Exercise prompt:
Although pictures appear in the data, the answer should contain only the lines from its start through the line with "Musikverein Schwaningen erhält", written out exactly.

Data to examine:

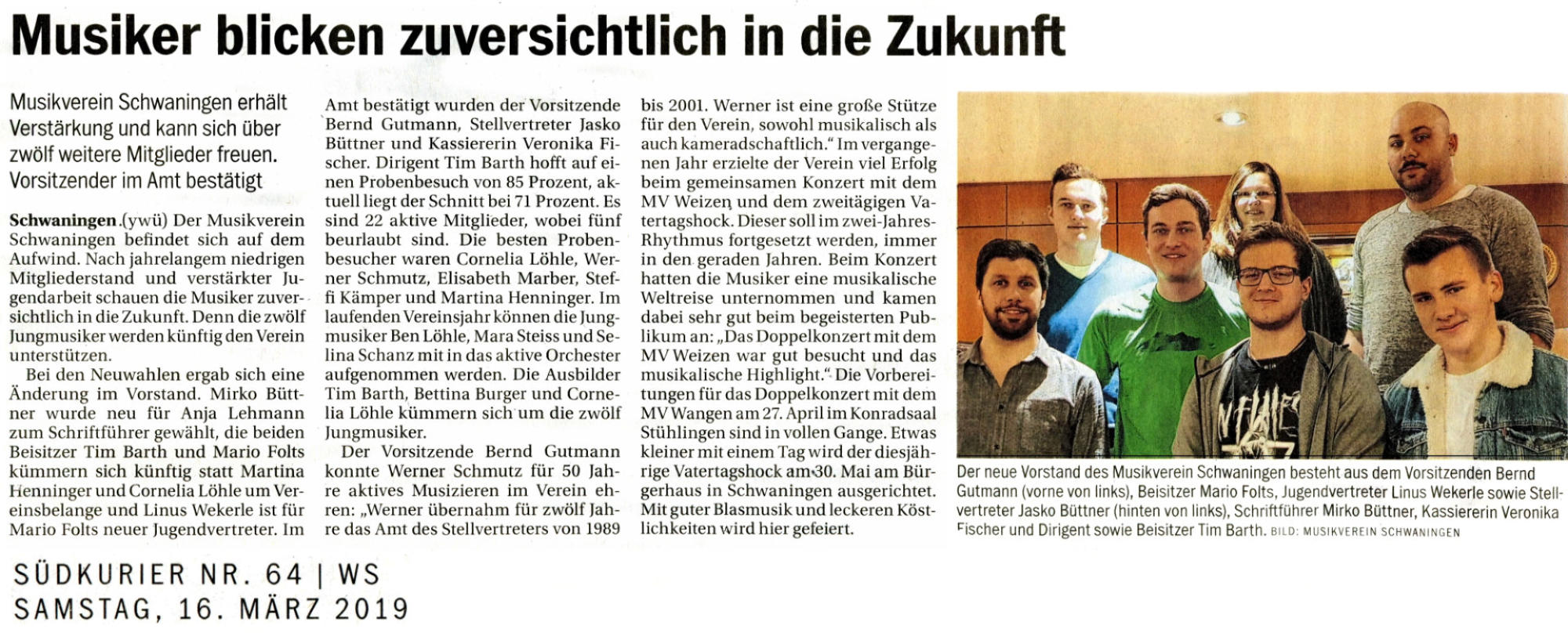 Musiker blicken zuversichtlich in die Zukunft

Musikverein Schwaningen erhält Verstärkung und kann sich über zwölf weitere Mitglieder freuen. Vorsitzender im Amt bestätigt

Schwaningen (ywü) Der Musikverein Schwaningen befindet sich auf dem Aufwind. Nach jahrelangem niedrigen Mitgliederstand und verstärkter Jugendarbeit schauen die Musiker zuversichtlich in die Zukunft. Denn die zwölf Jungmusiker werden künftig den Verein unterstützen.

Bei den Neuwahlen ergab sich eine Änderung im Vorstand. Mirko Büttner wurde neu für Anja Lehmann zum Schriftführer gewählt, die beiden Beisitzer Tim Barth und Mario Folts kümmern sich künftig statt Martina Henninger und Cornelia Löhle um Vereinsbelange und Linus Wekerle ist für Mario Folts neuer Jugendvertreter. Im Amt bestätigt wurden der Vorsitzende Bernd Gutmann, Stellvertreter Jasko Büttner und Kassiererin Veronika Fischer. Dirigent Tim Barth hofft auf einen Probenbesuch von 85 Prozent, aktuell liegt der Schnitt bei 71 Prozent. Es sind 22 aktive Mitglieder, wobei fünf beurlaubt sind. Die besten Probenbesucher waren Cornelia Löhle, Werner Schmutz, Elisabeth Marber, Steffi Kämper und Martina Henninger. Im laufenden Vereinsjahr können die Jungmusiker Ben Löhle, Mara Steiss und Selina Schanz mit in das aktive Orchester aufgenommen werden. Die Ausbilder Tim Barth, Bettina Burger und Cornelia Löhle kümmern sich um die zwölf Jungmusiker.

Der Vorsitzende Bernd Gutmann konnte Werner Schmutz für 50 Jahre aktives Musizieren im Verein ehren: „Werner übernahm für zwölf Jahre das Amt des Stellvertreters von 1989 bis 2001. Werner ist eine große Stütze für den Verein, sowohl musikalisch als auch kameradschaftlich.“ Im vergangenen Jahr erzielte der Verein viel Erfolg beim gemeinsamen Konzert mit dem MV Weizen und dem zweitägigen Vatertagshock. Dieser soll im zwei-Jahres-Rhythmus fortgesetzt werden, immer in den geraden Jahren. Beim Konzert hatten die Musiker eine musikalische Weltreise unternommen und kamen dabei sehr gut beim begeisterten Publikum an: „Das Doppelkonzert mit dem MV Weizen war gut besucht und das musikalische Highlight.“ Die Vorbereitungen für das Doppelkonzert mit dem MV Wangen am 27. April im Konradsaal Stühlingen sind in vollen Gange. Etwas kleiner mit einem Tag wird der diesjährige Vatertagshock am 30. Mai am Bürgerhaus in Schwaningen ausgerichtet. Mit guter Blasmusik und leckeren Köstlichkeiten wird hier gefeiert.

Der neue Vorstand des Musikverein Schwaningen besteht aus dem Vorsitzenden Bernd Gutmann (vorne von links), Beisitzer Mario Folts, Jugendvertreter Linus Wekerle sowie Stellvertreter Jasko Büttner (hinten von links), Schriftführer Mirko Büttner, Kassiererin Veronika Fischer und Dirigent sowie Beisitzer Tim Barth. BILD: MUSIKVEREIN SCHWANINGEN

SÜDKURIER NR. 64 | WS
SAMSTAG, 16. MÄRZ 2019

Response:
 Musiker blicken zuversichtlich in die Zukunft

Musikverein Schwaningen erhält Verstärkung und kann sich über zwölf weitere Mitglieder freuen. Vorsitzender im Amt bestätigt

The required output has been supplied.